The last time we saw my track-prepped Mazda Miata, I was confident. Its only real flaw — the fact that I sat too high in the car — had been fixed. It was perfect in every way, and nothing was going to stop me and my six-foot-tall frame from ripping around at track days all summer long.
Then I bought some safety gear, and the whole thing came crashing down.
To recap, I improved on the safety and the seating position in my Miata by installing a set of FIA-certified fixed-back seats and SFI-certified five-point harnesses. But, as you may already know, safe use of racing harnesses requires that you also use a HANS device — even if your sanctioning body doesn’t.
With the HANS, I decided to buy a new helmet. My SNELL-rated motorcycle helmet is legal in many event organizer’s rulebooks, but the thought of drilling holes in the only thing between my head and a solid steel roll bar was more than a bit off-putting. Plus, an open-face racing helmet would be better for shooting in-car video out on the track.
Since I knew I’d be getting a new helmet, I never tried the broomstick test with my existing one. The test is pretty simple: Rest a broomstick atop both your roll bar and your windshield. Anything that’s above that line (say, your head) is totally unprotected in a rollover should you veer off-track.
This past weekend, I finally had the time to visit a safety equipment retailer to pick up the HANS equipment and the new helmet. Excitedly, I hopped in the car in full safety regalia. With my helmet on, I fit under the hardtop with room to spare. This is it, I naively thought. I’m ready for track season.
Then I took the hardtop off, and found my helmet was sticking half an inch above the Miata’s roll bar. Shit.
So the driver’s seat came back out, and the process of relocating it began. Plenty of taller Miata drivers cut out their floors and weld in lowered floor pans to get an extra couple inches of headroom, but I still have much of my Miata’s stock interior and didn’t want to do anything that would prevent re-installation of the factory seats down the line.
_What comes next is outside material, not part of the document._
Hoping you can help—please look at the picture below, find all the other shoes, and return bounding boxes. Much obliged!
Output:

So, with down no longer being an option, the only alternative was back: Reclining the driver’s seat until my head passed the test.
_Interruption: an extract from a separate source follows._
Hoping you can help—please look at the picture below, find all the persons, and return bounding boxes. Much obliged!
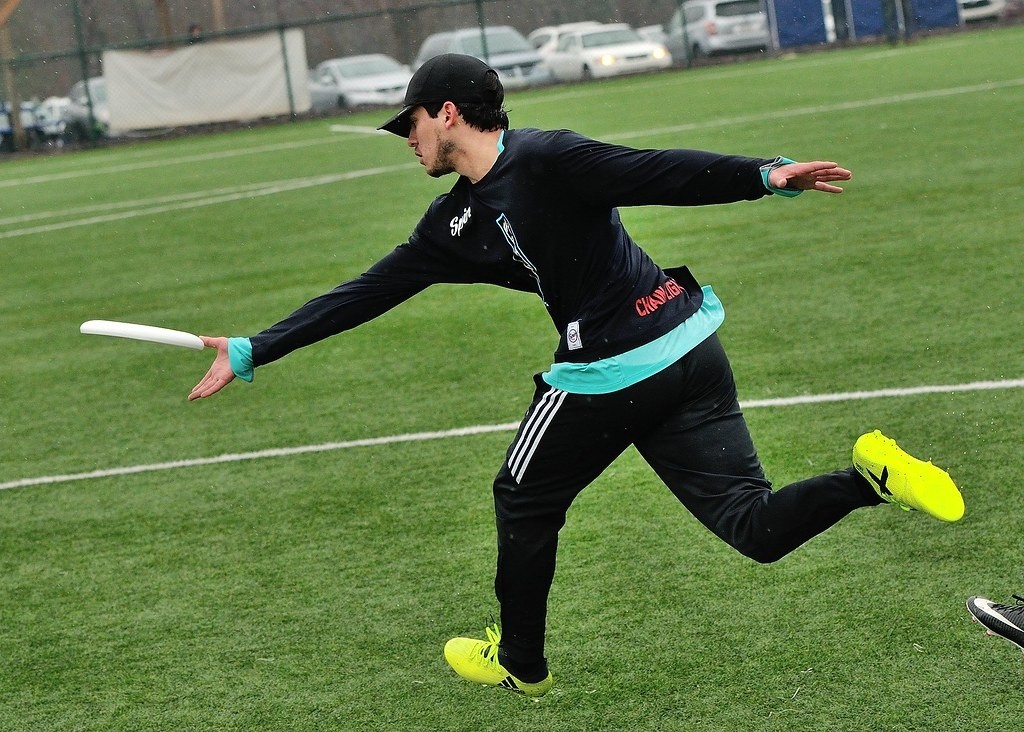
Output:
[186,52,964,696]
[965,593,1024,651]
Here’s the thing about the broomstick test: Depending on your sanctioning body, your head may not simply need to fall below that broom-handle line. Many event organizers want to see your helmet two full inches below the roll bar. Finding half an inch in a Miata is doable; finding two and a half is Herculean.
But I tried. Oh my God, did I try. I spent hours across multiple days changing the seat angle, cutting and rearranging brackets, doing anything I could to force that seat into a place that allowed my Sailor Moon body proportions to safely fit inside. That perfect seat position never materialized. Bringing the seat low enough to pass the broomstick test put the harnesses out of alignment; raising it to bring the harnesses back into spec made the roll bar an issue once again.
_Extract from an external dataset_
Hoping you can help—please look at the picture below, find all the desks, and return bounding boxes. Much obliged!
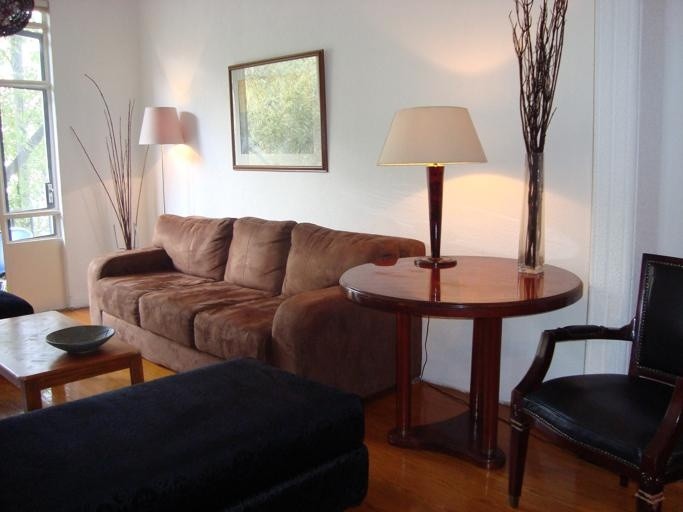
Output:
[340,255,584,470]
So, the towel has been thrown. It seems I’m not cut out for the roadster life. I’m listing the Miata for sale tonight, in hopes that it can help another budding track enthusiast get their start. If you’re under six feet tall, or if your height is all in your legs, all that’s left is to take it racing.
As for me, I’m already on the hunt for something new, with a fixed roof, for the summer track season. Don’t worry, the track blogs will still come — just not from behind the wheel of a Miata.